Last edited 4 years ago by johnbillion (previous) (diff)

@pbearne
4 years ago

3rd patch

#15 @jorbin
4 years ago

  • Owner set to johnbillion
  • Status changed from new to assigned

#16 @pbearne
4 years ago

@johnbillion if I can help please just ask - Paul

#17 @dd32
4 years ago

I'm really close to agreeing that this is a wontfix based on the fact that it was effectively hacking array support in.

Have there been any other reports of breakage due to this? If it's just the one plugin, then meh, If it's been a common thing for plugin authors to do, then I guess we should consider fixing it, but it's still very edgecasey where a plugin just switching upon $wp_version seems better.

#18 @pbearne
4 years ago

One of the reasons I have been pushing this is the feeling that the test currently used is not the best why to test to see if an "array string" is passed

I currently just looks for a "somewhere in the string (it can be the last letter). I have changed this to look for closing?" which I feel is safer as the code assumes that there is one

My Plugin may be the only one to break and all I can do is fix the string that is returned.

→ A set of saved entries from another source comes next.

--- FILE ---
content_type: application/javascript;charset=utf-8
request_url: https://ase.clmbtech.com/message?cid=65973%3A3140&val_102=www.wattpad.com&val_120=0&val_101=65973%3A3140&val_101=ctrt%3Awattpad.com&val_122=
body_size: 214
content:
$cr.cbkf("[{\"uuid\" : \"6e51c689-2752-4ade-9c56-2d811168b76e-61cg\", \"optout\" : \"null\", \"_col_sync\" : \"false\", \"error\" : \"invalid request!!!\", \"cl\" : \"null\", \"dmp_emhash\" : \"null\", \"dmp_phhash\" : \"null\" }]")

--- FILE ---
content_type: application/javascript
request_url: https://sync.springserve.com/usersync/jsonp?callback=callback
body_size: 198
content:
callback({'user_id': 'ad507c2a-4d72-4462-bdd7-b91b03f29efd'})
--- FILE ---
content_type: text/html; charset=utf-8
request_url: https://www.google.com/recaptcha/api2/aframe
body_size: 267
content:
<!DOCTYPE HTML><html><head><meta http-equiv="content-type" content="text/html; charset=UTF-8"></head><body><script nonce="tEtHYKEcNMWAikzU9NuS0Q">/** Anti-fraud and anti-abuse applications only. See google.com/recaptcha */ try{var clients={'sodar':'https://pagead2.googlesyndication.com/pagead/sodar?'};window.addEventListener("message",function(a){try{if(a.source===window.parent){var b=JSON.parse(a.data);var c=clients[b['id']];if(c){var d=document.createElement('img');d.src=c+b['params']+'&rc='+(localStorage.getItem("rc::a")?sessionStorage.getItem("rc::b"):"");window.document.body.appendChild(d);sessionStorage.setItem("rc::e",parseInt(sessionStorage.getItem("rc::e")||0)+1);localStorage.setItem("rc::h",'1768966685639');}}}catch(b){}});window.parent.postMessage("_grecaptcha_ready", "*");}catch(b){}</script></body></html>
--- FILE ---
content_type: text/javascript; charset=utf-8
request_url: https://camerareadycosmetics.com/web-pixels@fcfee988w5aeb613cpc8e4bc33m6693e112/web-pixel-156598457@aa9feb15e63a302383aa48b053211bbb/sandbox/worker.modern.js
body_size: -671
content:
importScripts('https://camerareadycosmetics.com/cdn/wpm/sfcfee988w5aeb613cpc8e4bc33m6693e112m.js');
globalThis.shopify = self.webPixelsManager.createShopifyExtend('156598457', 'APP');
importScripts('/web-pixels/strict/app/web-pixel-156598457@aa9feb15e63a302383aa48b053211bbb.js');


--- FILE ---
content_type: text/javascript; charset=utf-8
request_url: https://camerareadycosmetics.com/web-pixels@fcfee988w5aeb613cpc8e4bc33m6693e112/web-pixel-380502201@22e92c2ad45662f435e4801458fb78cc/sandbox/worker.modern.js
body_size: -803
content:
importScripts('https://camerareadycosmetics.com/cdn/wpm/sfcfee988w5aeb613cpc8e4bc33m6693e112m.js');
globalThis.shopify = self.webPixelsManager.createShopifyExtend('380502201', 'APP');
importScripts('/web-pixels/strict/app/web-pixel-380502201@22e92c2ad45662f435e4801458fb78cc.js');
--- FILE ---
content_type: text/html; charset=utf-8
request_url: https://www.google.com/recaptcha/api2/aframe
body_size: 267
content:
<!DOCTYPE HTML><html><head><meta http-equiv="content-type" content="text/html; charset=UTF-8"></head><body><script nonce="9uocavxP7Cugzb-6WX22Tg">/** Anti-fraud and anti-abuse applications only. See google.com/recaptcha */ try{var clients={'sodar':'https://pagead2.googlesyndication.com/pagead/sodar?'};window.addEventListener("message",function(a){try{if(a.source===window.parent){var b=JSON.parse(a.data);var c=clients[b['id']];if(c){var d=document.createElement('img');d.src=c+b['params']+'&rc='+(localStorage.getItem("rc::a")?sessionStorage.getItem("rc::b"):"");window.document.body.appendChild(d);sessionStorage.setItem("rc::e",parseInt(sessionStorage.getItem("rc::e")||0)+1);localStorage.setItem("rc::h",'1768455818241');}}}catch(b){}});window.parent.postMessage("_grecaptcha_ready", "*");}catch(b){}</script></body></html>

Luckily I had wrapped the call in a local function and I can do a replace on the "[[" with a single "and add the missing?" so I am fixed.

But I would still encourage you to change the if statement to the look for the trailing "]" as this a safer test

Paul

Last edited 4 years ago by pbearne (previous) (diff)

#19 @dd32
4 years ago

I really can't see the difference between looking for a closing vs opening bracket. If one is provided without the other then it's going to result in an invalid field anyway. Given the following strlen() call uses [ it's safer to use that same character for the tests.

In other words - We don't really care if it breaks if you pass it invalid data.

This ticket was mentioned in Slack in #core by jorbin. View the logs.


4 years ago

#21 @jorbin
4 years ago

  • Milestone changed from 4.4.1 to 4.5

The lack of decision on this means it's going to miss 4.4.1, if something is committed we can consider backporting into a potential 4.4.2

#22 @swissspidy
4 years ago

Still think that this is a wontfix as I haven't heard any other reports about this.

#23 @johnbillion
4 years ago

  • Milestone 4.5 deleted
  • Resolution set to wontfix
  • Status changed from assigned to closed
Note: See TracTickets for help on using tickets.